Artwork by Priya Vunaki
Artwork by Priya Vunaki

The acceptance letter
on the kitchen table
told us it was
a half-scholarship
for ‘students of colour’.
It was the first time
I realised I had a colour
and the last time
I felt embarrassed by it.
The international orientation was a lie.
They made all the foreign students
arrive three days before everyone else,
so we assumed the school would be full of people like us.

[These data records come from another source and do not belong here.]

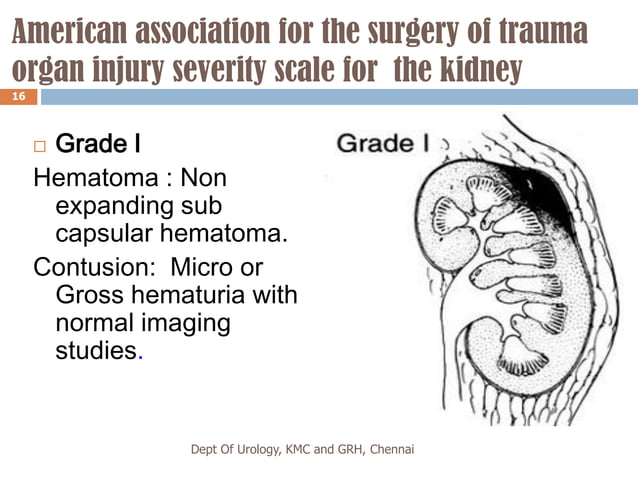 American association for the surgery of trauma organ injury severity scale for the kidney

16

□ Grade I

Hematoma : Non expanding sub capsular hematoma.

Contusion: Micro or Gross hematuria with normal imaging studies.

Grade I

Dept Of Urology, KMC and GRH, Chennai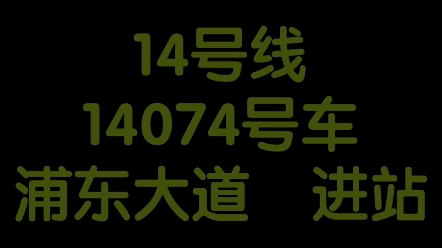 14号线
14074号车
浦东大道　进站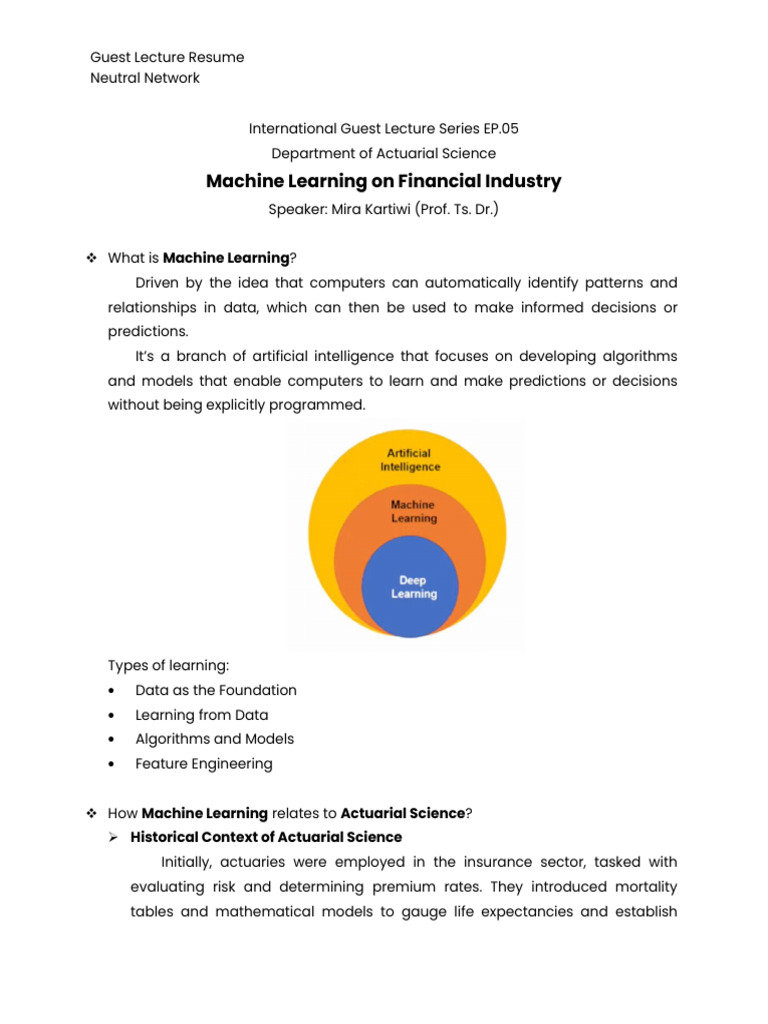 Guest Lecture Resume
Neutral Network

International Guest Lecture Series EP.05
Department of Actuarial Science

Machine Learning on Financial Industry

Speaker: Mira Kartiwi (Prof. Ts. Dr.)

❖ What is Machine Learning?

Driven by the idea that computers can automatically identify patterns and relationships in data, which can then be used to make informed decisions or predictions.

It's a branch of artificial intelligence that focuses on developing algorithms and models that enable computers to learn and make predictions or decisions without being explicitly programmed.

Artificial Intelligence

Machine Learning

Deep Learning

Types of learning:
• Data as the Foundation
• Learning from Data
• Algorithms and Models
• Feature Engineering

❖ How Machine Learning relates to Actuarial Science?

➢ Historical Context of Actuarial Science

Initially, actuaries were employed in the insurance sector, tasked with evaluating risk and determining premium rates. They introduced mortality tables and mathematical models to gauge life expectancies and establish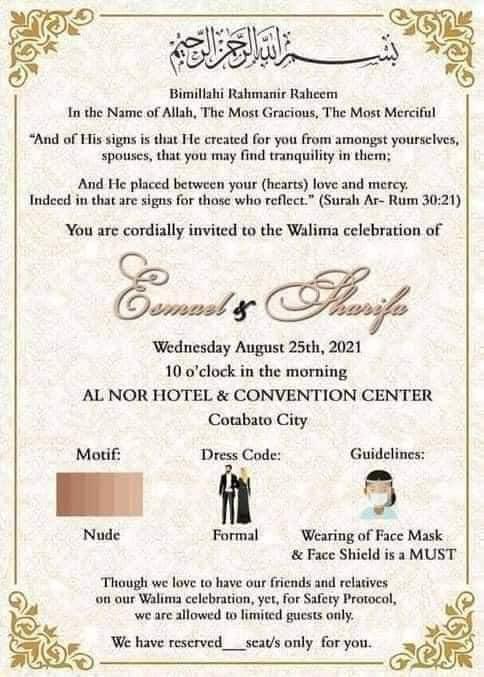 بسم الله الرحمن الرحيم

Bimillahi Rahmanir Raheem
In the Name of Allah, The Most Gracious, The Most Merciful

"And of His signs is that He created for you from amongst yourselves, spouses, that you may find tranquility in them;

And He placed between your (hearts) love and mercy. Indeed in that are signs for those who reflect." (Surah Ar- Rum 30:21)

You are cordially invited to the Walima celebration of

Esmael & Sharifa

Wednesday August 25th, 2021
10 o'clock in the morning
AL NOR HOTEL & CONVENTION CENTER
Cotabato City

Motif:
Nude

Dress Code:
Formal

Guidelines:
Wearing of Face Mask
& Face Shield is a MUST

Though we love to have our friends and relatives on our Walima celebration, yet, for Safety Protocol, we are allowed to limited guests only.

We have reserved ____ seat/s only for you.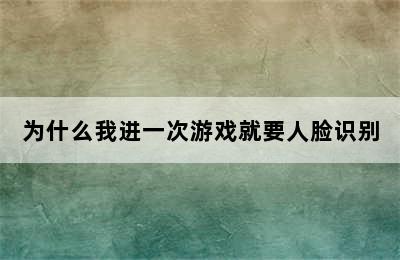 为什么我进一次游戏就要人脸识别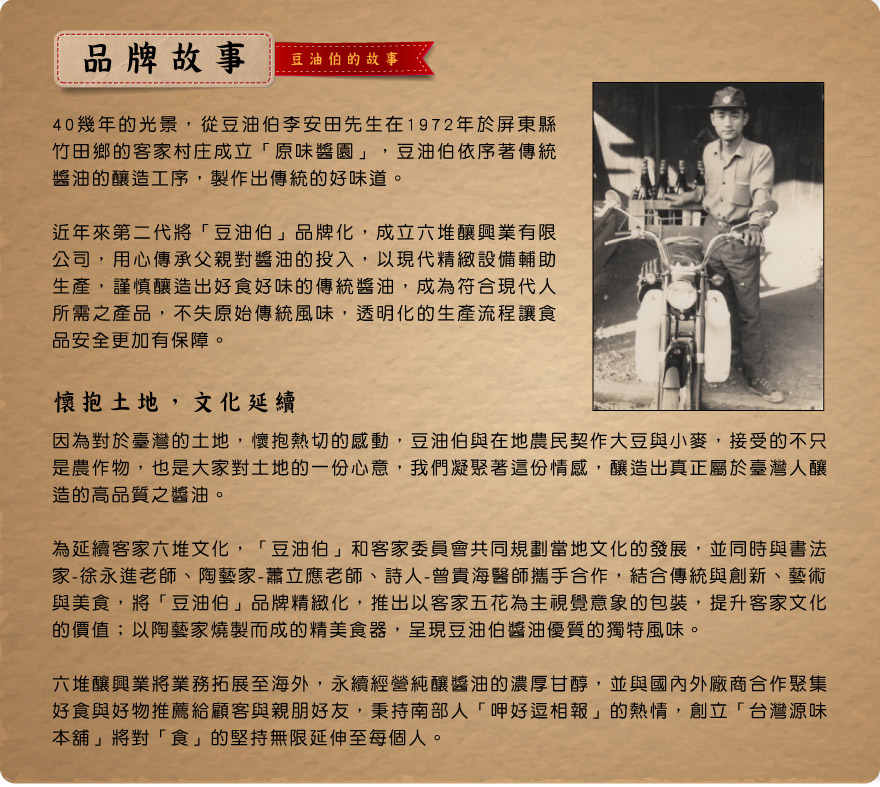 品牌故事

豆油伯的故事

40幾年的光景，從豆油伯李安田先生在1972年於屏東縣竹田鄉的客家村庄成立「原味醬園」，豆油伯依序著傳統醬油的釀造工序，製作出傳統的好味道。

近年來第二代將「豆油伯」品牌化，成立六堆釀興業有限公司，用心傳承父親對醬油的投入，以現代精緻設備輔助生產，謹慎釀造出好食好味的傳統醬油，成為符合現代人所需之產品，不失原始傳統風味，透明化的生產流程讓食品安全更加有保障。

懷抱土地，文化延續

因為對於臺灣的土地，懷抱熱切的感動，豆油伯與在地農民契作大豆與小麥，接受的不只是農作物，也是大家對土地的一份心意，我們凝聚著這份情感，釀造出真正屬於臺灣人釀造的高品質之醬油。

為延續客家六堆文化，「豆油伯」和客家委員會共同規劃當地文化的發展，並同時與書法家-徐永進老師、陶藝家-蕭立應老師、詩人-曾貴海醫師攜手合作，結合傳統與創新、藝術與美食，將「豆油伯」品牌精緻化，推出以客家五花為主視覺意象的包裝，提升客家文化的價值；以陶藝家燒製而成的精美食器，呈現豆油伯醬油優質的獨特風味。

六堆釀興業將業務拓展至海外，永續經營純釀醬油的濃厚甘醇，並與國內外廠商合作聚集好食與好物推薦給顧客與親朋好友，秉持南部人「呷好逗相報」的熱情，創立「台灣源味本舖」將對「食」的堅持無限延伸至每個人。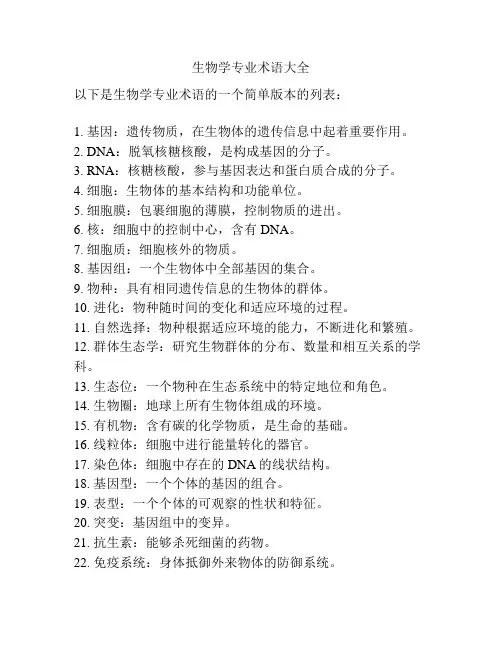 生物学专业术语大全

以下是生物学专业术语的一个简单版本的列表：

1. 基因：遗传物质，在生物体的遗传信息中起着重要作用。
2. DNA：脱氧核糖核酸，是构成基因的分子。
3. RNA：核糖核酸，参与基因表达和蛋白质合成的分子。
4. 细胞：生物体的基本结构和功能单位。
5. 细胞膜：包裹细胞的薄膜，控制物质的进出。
6. 核：细胞中的控制中心，含有 DNA。
7. 细胞质：细胞核外的物质。
8. 基因组：一个生物体中全部基因的集合。
9. 物种：具有相同遗传信息的生物体的群体。
10. 进化：物种随时间的变化和适应环境的过程。
11. 自然选择：物种根据适应环境的能力，不断进化和繁殖。
12. 群体生态学：研究生物群体的分布、数量和相互关系的学科。
13. 生态位：一个物种在生态系统中的特定地位和角色。
14. 生物圈：地球上所有生物体组成的环境。
15. 有机物：含有碳的化学物质，是生命的基础。
16. 线粒体：细胞中进行能量转化的器官。
17. 染色体：细胞中存在的 DNA 的线状结构。
18. 基因型：一个个体的基因的组合。
19. 表型：一个个体的可观察的性状和特征。
20. 突变：基因组中的变异。
21. 抗生素：能够杀死细菌的药物。
22. 免疫系统：身体抵御外来物体的防御系统。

At my first party before an exam,
I learnt where I am from is a really obscure
place on a world map and really hard to explain
how to find at 3AM to a drunk 20-year old
American who’s never seen the ocean.
I learnt the usefulness of drinking
and drinking fast, from my rugby team
during that line in that song
‘who can take an Asian lady,
spread her silky thighs…’
because if you look like you’re
chugging hard enough,
when it comes around to
‘….fuck her so hard that she
opens up her eyes.’
you don’t actually have to look at any
of your teammates in the face.
I thought the most about my race
in that basement of his cabin
when he interviewed me
for his Psychology Of Diversity essay,
in between the power going out
and roommate selling a dime bag
from behind the Jim Morrisson tapestry.
My story didn’t fit into any
of the models he learnt in the class.
When a picture of a noose,
then a swastika appeared on walls around
the school, everyone jumped to make
posters that said things like,
From the safety of our basement
in our communal granola-eating shared house,
we contemplated making honest versions
But by the time we sobered up
it didn’t seem so hilarious.
I felt most like a minority
the day they cancelled classes
and made everyone sit in the gym
for a college-wide discussion on diversity
and I sat at a table with three white frat boys
who sniggered and made joint-smoking
motions when my hippy roommate Tom
stood up to talk.
When I found out Tom had taken like three bong hits
just before he stepped up to the mic, I stopped feeling
sorry for ourselves.
The year I ran the international students’ orientation
was the first time the number of freshmen from China outnumbered
the number of freshmen from India. She confessed she was glad
I was there to help because all the Chinese girls looked the same,
and I smiled to myself, and ran a hand through my hair,
glad I still had my faux-hawk from the past summer.
When I found notes
from my interview for
the school newspaper
that said ‘slow on the
uptake’ upon waking up
on the newspaper office sofa
I smiled at how far
I had come in the world
and hoped it was written
by the editor who left
to go rehab.
She taught me the Bahasa Indonesian word ‘rasa’
her new favourite word, meaning ‘essence’,
that she had learnt from her Balinese gamelan class,
(that she was taking for 2 credits), assuming
I had never heard the language before.
I realised I only knew that word
as it was the name of a local beach resort.